● The tasks:
1. In the forum post on Google search results, what does the writer say has happened to many big, well-established trusted sites?
2. Reproduce the passage of the forum post on Google search results that opens with the words containing "I think local" and closes with "like its improving.".

● Source text:
I think local results have really improved, no doubt an ongoing
challenge for a presence in international search, especially maintaining top 1-3 out of often tens of million results, so in that sense Google seems like its improving.
What is surprising though is i do notice a lot of big well established trusted sites have disappeared from the results or been pushed deep.
|The net effect is that searchers are more likely to see the sites that wrote the original content. |
Good for Google ,I would guess it wil take a while to see the full effect of those changes and I wonder if getting bogged down with thousands if not hundreds of thousands of DMCA's prompted this change.

● Dataset extract:
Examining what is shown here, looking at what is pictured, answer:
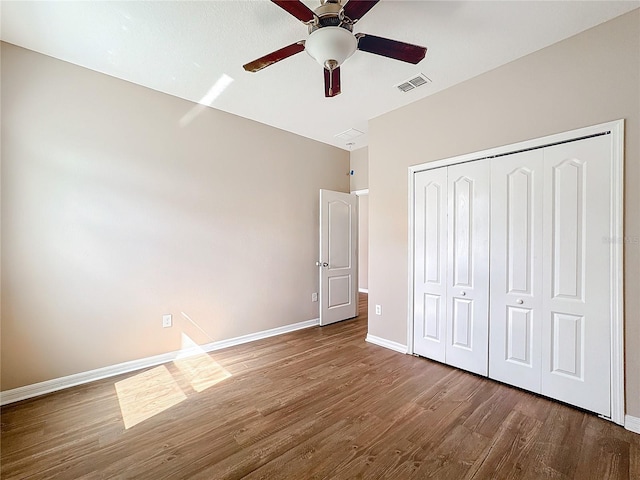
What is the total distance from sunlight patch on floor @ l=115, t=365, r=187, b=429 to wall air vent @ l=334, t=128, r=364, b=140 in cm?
367

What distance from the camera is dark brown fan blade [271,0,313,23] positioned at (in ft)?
4.78

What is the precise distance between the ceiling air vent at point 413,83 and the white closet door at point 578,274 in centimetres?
126

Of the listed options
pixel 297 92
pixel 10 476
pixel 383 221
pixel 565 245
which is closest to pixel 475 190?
pixel 565 245

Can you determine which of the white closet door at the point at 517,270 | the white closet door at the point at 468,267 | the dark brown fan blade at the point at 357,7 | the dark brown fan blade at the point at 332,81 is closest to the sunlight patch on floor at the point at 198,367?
the white closet door at the point at 468,267

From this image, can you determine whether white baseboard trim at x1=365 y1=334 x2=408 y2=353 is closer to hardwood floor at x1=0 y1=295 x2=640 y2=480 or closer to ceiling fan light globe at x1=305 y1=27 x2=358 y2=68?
hardwood floor at x1=0 y1=295 x2=640 y2=480

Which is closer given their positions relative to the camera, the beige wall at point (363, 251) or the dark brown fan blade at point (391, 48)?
the dark brown fan blade at point (391, 48)

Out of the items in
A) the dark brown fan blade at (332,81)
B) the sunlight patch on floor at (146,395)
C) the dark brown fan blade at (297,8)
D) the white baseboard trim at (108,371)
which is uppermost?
the dark brown fan blade at (297,8)

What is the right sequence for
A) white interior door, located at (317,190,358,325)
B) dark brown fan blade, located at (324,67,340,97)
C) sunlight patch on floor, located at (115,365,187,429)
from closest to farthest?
dark brown fan blade, located at (324,67,340,97) < sunlight patch on floor, located at (115,365,187,429) < white interior door, located at (317,190,358,325)

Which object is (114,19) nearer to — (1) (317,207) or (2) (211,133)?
(2) (211,133)

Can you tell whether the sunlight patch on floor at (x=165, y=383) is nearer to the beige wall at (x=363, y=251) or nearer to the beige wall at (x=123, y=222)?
the beige wall at (x=123, y=222)

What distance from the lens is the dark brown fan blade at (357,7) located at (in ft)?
4.83

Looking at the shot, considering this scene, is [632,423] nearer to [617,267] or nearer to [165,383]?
[617,267]

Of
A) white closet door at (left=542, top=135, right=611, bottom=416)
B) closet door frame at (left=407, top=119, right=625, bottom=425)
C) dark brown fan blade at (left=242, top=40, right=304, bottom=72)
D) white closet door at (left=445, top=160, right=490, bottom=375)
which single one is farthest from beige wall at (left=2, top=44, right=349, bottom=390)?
closet door frame at (left=407, top=119, right=625, bottom=425)

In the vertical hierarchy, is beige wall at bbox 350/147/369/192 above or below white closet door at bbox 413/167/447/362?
above
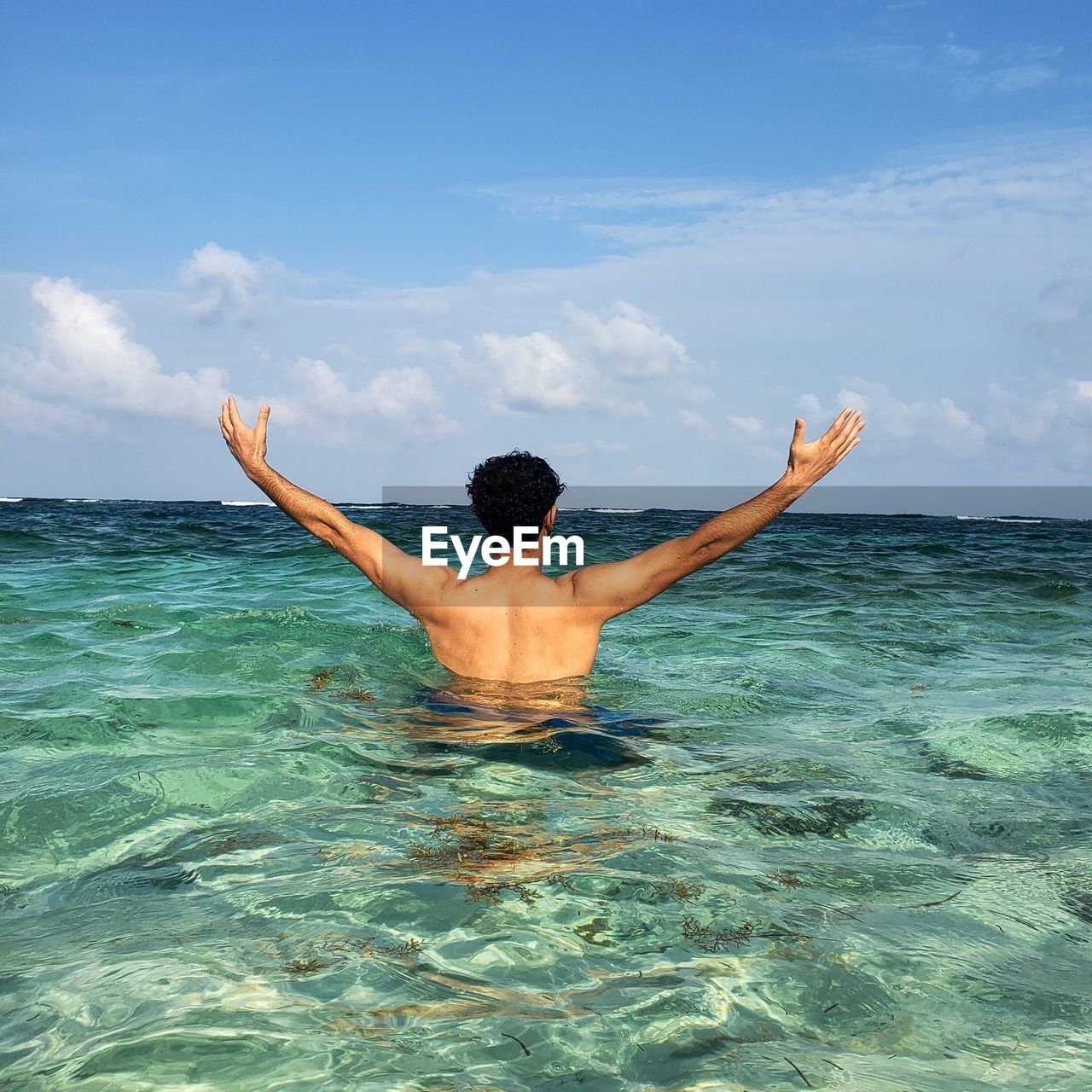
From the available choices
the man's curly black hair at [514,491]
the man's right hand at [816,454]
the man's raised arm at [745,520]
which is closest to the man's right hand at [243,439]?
the man's curly black hair at [514,491]

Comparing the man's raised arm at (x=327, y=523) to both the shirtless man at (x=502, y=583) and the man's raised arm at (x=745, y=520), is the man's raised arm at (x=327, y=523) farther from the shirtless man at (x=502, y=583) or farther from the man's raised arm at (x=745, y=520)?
the man's raised arm at (x=745, y=520)

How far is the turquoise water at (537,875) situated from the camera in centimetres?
211

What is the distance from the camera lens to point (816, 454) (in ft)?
13.9

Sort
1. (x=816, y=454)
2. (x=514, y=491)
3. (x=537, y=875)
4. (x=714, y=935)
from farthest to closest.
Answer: (x=514, y=491) < (x=816, y=454) < (x=537, y=875) < (x=714, y=935)

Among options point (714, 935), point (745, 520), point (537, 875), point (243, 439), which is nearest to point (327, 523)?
point (243, 439)

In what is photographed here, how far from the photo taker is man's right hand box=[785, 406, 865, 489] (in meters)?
4.24

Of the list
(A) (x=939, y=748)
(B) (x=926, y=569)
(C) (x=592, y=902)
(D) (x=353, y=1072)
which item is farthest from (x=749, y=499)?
(B) (x=926, y=569)

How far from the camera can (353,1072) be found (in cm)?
198

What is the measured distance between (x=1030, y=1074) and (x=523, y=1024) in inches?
43.8

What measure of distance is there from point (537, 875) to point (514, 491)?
239 centimetres

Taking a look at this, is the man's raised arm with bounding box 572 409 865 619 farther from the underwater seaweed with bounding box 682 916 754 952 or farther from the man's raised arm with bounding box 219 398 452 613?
the underwater seaweed with bounding box 682 916 754 952

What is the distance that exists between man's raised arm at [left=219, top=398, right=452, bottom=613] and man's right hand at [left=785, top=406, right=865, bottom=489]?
6.51 feet

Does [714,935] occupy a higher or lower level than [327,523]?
lower

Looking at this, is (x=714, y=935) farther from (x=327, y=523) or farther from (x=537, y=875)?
(x=327, y=523)
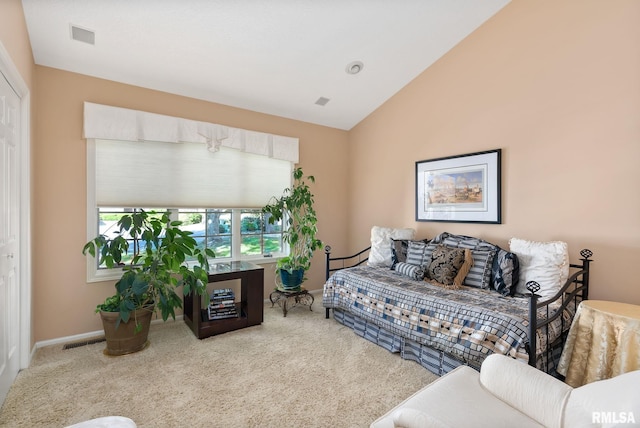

● Solved tasks:
1. They have disappeared from the results or been pushed deep.

2.
I think local results have really improved, no doubt an ongoing
challenge for a presence in international search, especially maintaining top 1-3 out of often tens of million results, so in that sense Google seems like its improving.